Saturday, February 25, 2017

Get Out (2017)

Score: 5 / 5

When a young man goes to meet his girlfriend's family, it's only a matter of time before tensions run high, right? Add some of the smartest social satire in years, throw in a dash of classism, sprinkle on some fanciful psychology, and then pour all that onto the main course: a blistering indictment of casual racism in America. It's a bombshell of a film, one that sparkles with wit before it lances your sensibilities. Apparently taking its inspiration from The Stepford Wives and Rosemary's Baby, but by no means a simple re-imagining, Get Out is a masterwork, and its writer and director, Jordan Peele, has never helmed a feature film before.

Structuring classic horror tropes and thrilling plot devices isn't what makes Peele's achievement here. It's his obviously passionate awareness of everyday interactions and people's "good intentions", his vivid recollection of historical racism and how it affects us today, and his talent for disarming humor that ignites the film. From the very first scene -- a lone black man (LaKeith Stanfield) trying to find his way through a suburb at night is followed and attacked, and if you don't immediately think about Trayvon Martin you're part of the problem -- Peele forces us to confront the racism so ingrained in our culture that we scarcely recognize it.

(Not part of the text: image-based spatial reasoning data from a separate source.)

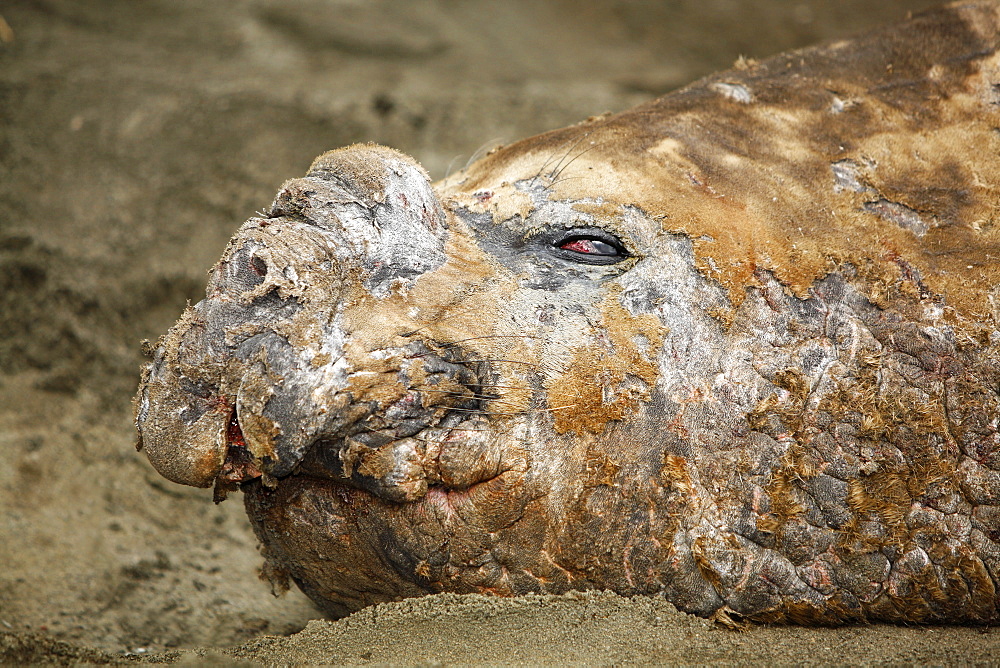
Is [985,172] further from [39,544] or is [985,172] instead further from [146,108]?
[146,108]

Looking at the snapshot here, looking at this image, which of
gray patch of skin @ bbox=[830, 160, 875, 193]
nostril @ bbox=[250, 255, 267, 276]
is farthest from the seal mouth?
gray patch of skin @ bbox=[830, 160, 875, 193]

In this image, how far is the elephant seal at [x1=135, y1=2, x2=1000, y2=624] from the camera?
1.94 m

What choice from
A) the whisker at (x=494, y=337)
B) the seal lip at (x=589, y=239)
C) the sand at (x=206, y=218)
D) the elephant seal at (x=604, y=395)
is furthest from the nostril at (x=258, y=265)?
the sand at (x=206, y=218)

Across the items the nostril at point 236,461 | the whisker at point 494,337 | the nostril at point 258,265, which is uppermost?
the nostril at point 258,265

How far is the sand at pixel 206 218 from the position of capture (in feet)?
6.63

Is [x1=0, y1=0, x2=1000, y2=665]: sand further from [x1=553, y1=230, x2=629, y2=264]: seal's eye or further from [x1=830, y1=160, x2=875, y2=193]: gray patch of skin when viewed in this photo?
[x1=830, y1=160, x2=875, y2=193]: gray patch of skin

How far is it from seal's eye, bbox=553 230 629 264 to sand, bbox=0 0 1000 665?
0.80 m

What might be called the most savvy element to Peele's satire is his risky, not-quite-veiled assault on mainstream white liberalism, whose proud "colorblind" and superficially anti-racist remarks belie true motivations that are both engendered by and pursuing racist agendas. The wealthy white parents (played to perfection by Bradley Whitford and Catherine Keener) are aware that having black servants working around the house looks bad, but they happily explain it away in terms of "family". They flaunt their approval of President Obama and "Tiger" and appropriate jargon and slang, seemingly proving their postracial bona fides. Their wealthy white friends touch the young black man's muscles without asking, ask his girlfriend about his sexual prowess, and objectify his every feature. It's not a comfortable sequence to watch, and Peele seems intent on forcing his white audience to be as hyperaware of race as we often accuse black people of being.

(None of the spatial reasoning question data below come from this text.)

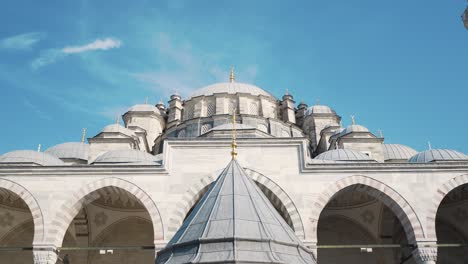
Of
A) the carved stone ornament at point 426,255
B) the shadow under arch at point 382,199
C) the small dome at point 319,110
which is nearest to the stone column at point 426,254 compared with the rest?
the carved stone ornament at point 426,255

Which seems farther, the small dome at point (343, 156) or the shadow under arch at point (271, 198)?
the small dome at point (343, 156)

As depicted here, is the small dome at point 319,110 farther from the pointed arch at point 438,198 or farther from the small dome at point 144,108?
the pointed arch at point 438,198

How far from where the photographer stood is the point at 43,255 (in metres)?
11.0

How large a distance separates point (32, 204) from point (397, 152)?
1432 cm

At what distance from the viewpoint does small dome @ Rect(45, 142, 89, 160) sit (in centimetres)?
1802

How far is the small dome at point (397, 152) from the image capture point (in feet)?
61.6

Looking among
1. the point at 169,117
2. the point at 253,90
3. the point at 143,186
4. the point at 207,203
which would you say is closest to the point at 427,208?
the point at 143,186

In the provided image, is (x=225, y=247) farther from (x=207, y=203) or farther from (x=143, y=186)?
(x=143, y=186)

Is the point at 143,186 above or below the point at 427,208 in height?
above

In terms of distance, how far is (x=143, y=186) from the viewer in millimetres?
11992

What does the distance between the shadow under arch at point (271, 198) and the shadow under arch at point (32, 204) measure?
130 inches

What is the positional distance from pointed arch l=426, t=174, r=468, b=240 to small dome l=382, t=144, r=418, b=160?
6534 millimetres

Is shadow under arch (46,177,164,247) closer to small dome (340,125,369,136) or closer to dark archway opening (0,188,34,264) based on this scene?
dark archway opening (0,188,34,264)

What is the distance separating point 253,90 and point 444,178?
12.8m
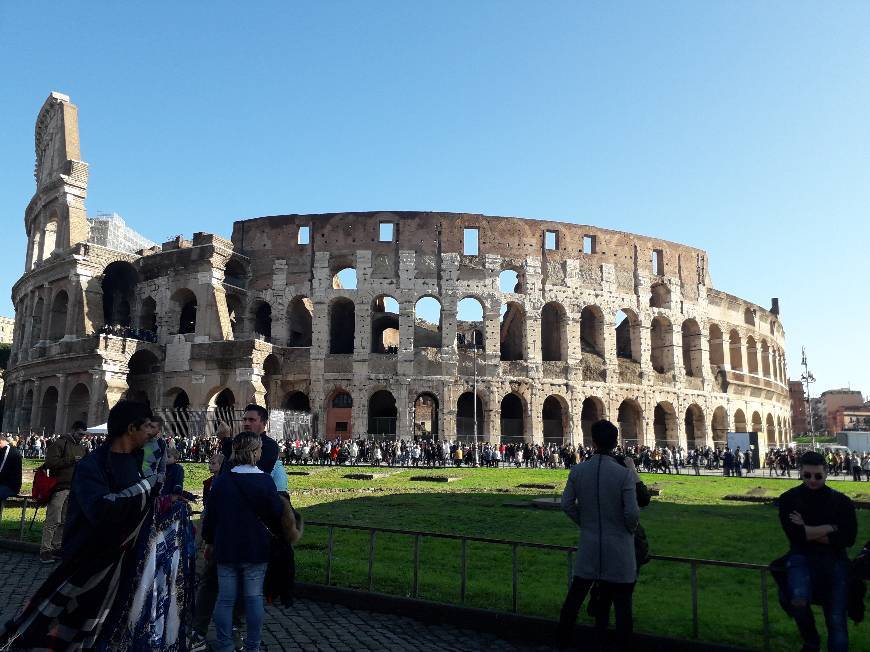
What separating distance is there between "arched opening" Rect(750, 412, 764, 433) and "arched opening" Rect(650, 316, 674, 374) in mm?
8523

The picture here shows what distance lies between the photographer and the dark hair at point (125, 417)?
3654mm

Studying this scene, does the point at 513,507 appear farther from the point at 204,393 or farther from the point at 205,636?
the point at 204,393

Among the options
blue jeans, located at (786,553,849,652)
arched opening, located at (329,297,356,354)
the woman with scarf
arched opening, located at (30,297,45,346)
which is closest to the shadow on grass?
blue jeans, located at (786,553,849,652)

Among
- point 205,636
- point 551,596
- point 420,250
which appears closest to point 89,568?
point 205,636

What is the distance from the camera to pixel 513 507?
44.3 ft

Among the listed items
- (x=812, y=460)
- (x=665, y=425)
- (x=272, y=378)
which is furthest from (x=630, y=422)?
(x=812, y=460)

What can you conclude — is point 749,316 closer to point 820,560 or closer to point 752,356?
point 752,356

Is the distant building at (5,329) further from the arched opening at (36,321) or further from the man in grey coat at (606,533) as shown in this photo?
the man in grey coat at (606,533)

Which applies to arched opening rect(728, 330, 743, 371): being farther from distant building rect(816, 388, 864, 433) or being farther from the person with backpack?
distant building rect(816, 388, 864, 433)

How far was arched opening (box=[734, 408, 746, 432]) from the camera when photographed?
40219 millimetres

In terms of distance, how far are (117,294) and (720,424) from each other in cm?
3497

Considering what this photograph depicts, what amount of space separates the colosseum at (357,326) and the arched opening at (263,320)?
8 cm

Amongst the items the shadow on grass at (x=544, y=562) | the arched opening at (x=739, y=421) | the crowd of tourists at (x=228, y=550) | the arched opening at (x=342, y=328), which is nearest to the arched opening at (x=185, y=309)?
the arched opening at (x=342, y=328)

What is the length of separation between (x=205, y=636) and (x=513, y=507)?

It's a gamble, of course, lashing out at comfortable liberalism and wealthy whiteness, not because we don't deserve it, but because it's not as funny or familiar as caricatures of conservatives and poor racists. Seemingly sweet and apparently harmless, it's the white liberal sensibility -- petrified of being perceived as racist -- that can create spaces of whitewashed colorblindness, structured by racist history and allowing rank oppression to grow beneath the linoleum. In fact, early in the film, the white father declares offhandedly that their basement has been sealed up, a result of rampant "black mold".

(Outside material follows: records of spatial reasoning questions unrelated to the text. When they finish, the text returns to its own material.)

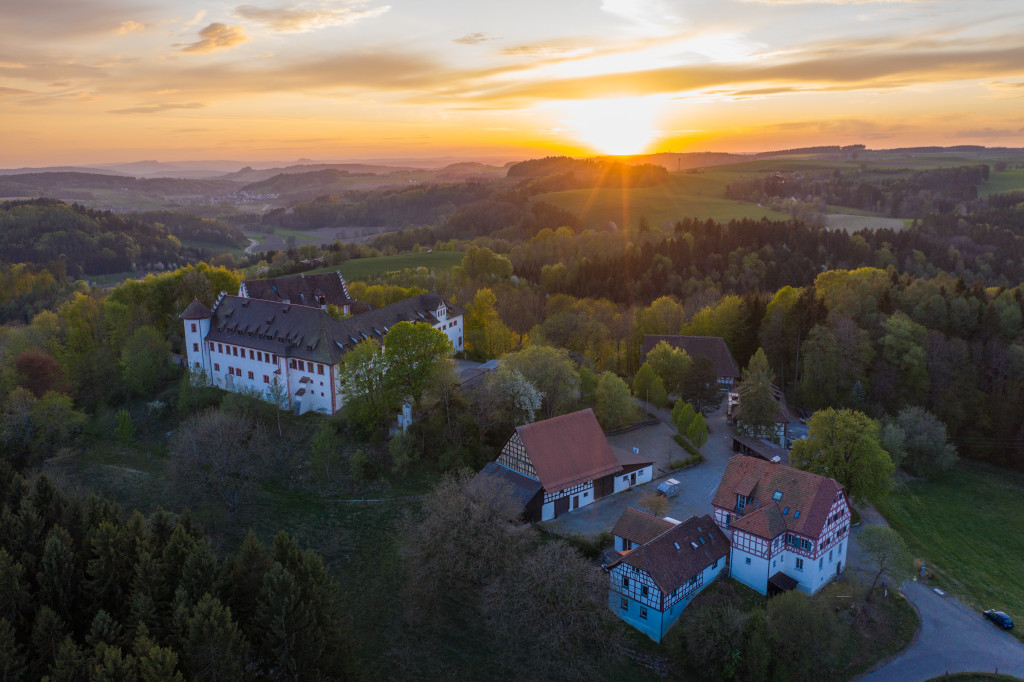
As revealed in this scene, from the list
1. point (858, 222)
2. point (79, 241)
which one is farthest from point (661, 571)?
point (79, 241)

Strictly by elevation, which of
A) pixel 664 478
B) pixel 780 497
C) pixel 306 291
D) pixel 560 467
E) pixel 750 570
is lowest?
pixel 750 570

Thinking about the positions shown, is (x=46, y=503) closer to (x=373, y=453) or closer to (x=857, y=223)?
(x=373, y=453)

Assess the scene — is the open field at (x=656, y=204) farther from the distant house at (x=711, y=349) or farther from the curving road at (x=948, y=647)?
the curving road at (x=948, y=647)

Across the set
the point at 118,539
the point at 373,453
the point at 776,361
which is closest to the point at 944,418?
the point at 776,361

While the final act reveal is neither as unpredictable nor as realistic as some might prefer, it deserves a few comments as well. Outlandish as the idea may be (I'm trying really hard not to spoil it for you, but know that it involves an unholy mix of neuroscience and hypnosis), it is little more than a modern incarnation of eugenics. The villains' previous discussions of cultural appropriation and racial objectification come to a vicious head in the climax. Afterward, of course, there is little else for the film to do but follow through to its bloody, brutal denouement. Peele even here avoids genre pitfalls, keeping our awareness of race heightened as bodies drop one by one. Even when cop car lights show up at the end, it's not necessarily a sense of relief, as we fear that even more racial profiling will undermine the hopes we have in our young hero.

PS: The best performance in the film belongs firmly to Daniel Kaluuya, our leading man, whose relaxed, nuanced, and grounded delivery is relentlessly believable. The other showstopper, however, would be Betty Gabriel, who plays the maid Georgina. Her electrifying presence on screen reaches a screaming climax about halfway through, when she meets the protagonist in his bedroom. I want to see more of her!